Article by Jay, The Deep Dive
Outdoor grow is coming to Canada in a hurry. Health Canada, the regulating body for cannabis licensing in Canada, has now approved three known outdoor cultivation facilities. Meanwhile, several other licensed producers have already announced their intent to enter the nascent space ahead of regulatory changes expected this fall for next generation cannabis products.
To help keep investors in the know, The Deep Dive has compiled data on those public companies that are involved, or intend to be involved, in the outdoor grow segment. To keep things simple, we’ve limited our data to firms that are intending to enter the space for the 2019 and 2020 seasons, and that have secured or acquired land in relation to this business model.
The second firm in the industry to obtain an outdoor cultivation license, after private operator Good Buds Co of B.C., 48North holds the title of being the first publicly listed firm to obtain a license to grow cannabis outdoors. It’s a good thing too, as its business plan is heavily reliant on the success of its outdoor crop.
Licensed to grow on a 100 acre plot of land located in Brant County, Ontario, 48North is expecting to yield roughly 40,000 kilograms of cannabis in its first year of outdoor grow. They have one of the lowest estimates in the outdoor segment, with projections of only 400 KG per acre of production. Collectively, this puts 48North at a total capacity of 45,000 kgs per annum once its two indoor facilities are factored into the equation.
The firm, which is believed to be planting seed on its property, is expecting production costs to come in at roughly $0.25 per gram which would put it as one of the lowest cost producers across all categories should things go to plan.
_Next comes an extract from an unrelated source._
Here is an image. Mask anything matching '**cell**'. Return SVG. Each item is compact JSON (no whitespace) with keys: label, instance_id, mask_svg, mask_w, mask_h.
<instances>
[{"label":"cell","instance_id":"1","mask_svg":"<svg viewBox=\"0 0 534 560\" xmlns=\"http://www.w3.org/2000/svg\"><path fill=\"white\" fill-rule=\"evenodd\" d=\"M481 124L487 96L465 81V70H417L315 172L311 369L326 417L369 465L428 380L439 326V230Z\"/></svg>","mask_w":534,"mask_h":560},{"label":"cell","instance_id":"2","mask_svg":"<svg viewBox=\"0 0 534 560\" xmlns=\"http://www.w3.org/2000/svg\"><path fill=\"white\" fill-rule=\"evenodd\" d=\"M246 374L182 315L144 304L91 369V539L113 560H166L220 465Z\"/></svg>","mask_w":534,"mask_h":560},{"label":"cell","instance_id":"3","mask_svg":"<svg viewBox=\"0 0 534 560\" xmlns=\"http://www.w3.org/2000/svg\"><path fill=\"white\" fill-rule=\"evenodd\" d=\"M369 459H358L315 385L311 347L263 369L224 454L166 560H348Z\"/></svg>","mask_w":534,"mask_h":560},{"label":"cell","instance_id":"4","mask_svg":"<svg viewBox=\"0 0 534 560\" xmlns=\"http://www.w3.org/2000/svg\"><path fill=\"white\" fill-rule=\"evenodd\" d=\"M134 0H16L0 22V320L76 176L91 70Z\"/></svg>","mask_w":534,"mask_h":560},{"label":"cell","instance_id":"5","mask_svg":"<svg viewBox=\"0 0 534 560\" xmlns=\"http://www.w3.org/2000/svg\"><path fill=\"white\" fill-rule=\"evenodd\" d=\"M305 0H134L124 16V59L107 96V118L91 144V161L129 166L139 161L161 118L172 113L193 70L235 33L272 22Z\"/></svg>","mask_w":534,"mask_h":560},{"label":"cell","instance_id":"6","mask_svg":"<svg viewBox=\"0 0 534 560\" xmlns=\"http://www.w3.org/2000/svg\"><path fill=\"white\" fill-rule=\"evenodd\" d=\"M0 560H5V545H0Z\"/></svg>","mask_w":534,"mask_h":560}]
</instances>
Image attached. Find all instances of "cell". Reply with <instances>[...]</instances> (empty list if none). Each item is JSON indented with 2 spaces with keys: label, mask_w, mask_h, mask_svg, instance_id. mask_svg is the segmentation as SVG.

The organic-labelled crop is expected to be used for extraction purposes to produce next-generation cannabis products upon changing regulations this fall.
48North has already entered agreements to sell 9,660 KG of the expected yield to various entities, including the SQDC. The firm is expected to begin seeding at some point this month.
In stark contrast to 48North, Aleafia Health has submitted its evidence package for an outdoor grow amendment at its Port Perry facility. The strong difference between the two firms, is the anticipated yield of the planted crop.
Whereas 48North is expecting a small 400 KG of cannabis per acre, Aleafia is on the other end of the spectrum, anticipating 60,000 KG of dried cannabis bud on its 26 acres of outdoor cultivation. The per acre estimate works out to roughly 2,308 KG of cannabis.
Aleafia is anticipating a cost per gram basis of $0.25, similar to that of 48North. While the Port Perry location is ready for planting, the firm has yet to decide what to do with an additional 83 acres of land they currently hold in Paris, Ontario. The latest investor presentation suggests that it may be provisioned for outdoor growth at some point in the future as well.
Unlike its competitors, its not entirely clear whether Aleafia intends to utilize its outdoor cultivated cannabis for use in extraction or not. While a high likelihood exists in this area, the firm is quick to identify that it has an in house extraction capacity of 50,000 KG per annum, which is lower than the expected yield for the first years harvest.
Canada’s newest licensed outdoor producer, WeedMD received its license to cultivate cannabis at its 27 acre outdoor plot on Friday. The plot is directly adjacent to its Strathroy facility, which will allow for operational efficiencies with respect to infrastructure and labour use.
In terms of expected yield, WeedMD has taken a bit more conservative view than that of Aleafia. While allotted outdoor plots are relatively the same in size, WeedMD is expecting to yield roughly 1,000 KG of cannabis per acre of production, placing its estimates for yield in the middle of the pack.